**AUFGABENSTELLUNG:** Zitiere aus dem folgenden Text über das Sammelwerk „12. Mann“ wörtlich die Stelle zwischen „Solche kruden Geschichten“ und „eine Perle dabei.“, beide eingeschlossen.

**VORLIEGENDER TEXT:**
□ □ □
WM 2006. Deutschland verliert im Halbfinale, und seine Freundin bekommt einen Heulkrampf. Weil Poldi tot ist. Von Schweini nicht mehr akzeptiert, leblos im Käfig rumliegt. Nur das Poldi ein Kaninchen ist, und Schweini, wie könnte man diesen Gedanken nur verfehlen, seinen Auftritt als Meerschweinchen hat. Als der Erzähler Poldi beerdigt hat, und ihm dabei klar wird, gerade ein Kaninchen zur Grabe zu tragen, heult Freundin Ute gleich nochmal. Weil Schluss ist.

Solche kruden Geschichten schreibt dass Sammelwerk der „12. Mann“. Von Fans, für Fans. 52 Anhänger beteiligten sich an diesem Projekt, selbst aus Saarbücken ist eine Perle dabei.
□ □ □
**DATEN:**
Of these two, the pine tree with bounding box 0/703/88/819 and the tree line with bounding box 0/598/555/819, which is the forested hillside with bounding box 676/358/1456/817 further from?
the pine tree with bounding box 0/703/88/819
□ □ □
**LÖSUNG:**
Solche kruden Geschichten schreibt dass Sammelwerk der „12. Mann“. Von Fans, für Fans. 52 Anhänger beteiligten sich an diesem Projekt, selbst aus Saarbücken ist eine Perle dabei.